Stored data entries:
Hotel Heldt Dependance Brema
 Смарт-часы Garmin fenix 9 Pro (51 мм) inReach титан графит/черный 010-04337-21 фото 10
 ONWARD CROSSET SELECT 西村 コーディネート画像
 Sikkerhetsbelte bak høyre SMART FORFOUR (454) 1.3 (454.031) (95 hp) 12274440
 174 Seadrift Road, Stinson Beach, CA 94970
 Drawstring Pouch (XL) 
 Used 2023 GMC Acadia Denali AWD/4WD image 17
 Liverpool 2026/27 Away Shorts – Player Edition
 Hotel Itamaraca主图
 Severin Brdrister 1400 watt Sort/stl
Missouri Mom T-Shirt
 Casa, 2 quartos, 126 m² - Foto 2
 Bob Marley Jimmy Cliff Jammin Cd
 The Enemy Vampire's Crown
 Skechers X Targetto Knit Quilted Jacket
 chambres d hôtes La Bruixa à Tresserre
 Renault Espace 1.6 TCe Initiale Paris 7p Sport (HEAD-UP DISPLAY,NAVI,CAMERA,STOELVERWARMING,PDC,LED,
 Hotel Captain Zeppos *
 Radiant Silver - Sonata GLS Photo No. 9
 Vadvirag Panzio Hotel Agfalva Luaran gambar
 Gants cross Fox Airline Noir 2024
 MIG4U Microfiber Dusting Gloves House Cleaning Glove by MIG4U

*ASSIGNMENT:*
Whenever a line in the entries holds the word "Hotel", copy that line.

*REPLY:*
Hotel Heldt Dependance Brema
 Hotel Itamaraca主图
 Hotel Captain Zeppos *
 Vadvirag Panzio Hotel Agfalva Luaran gambar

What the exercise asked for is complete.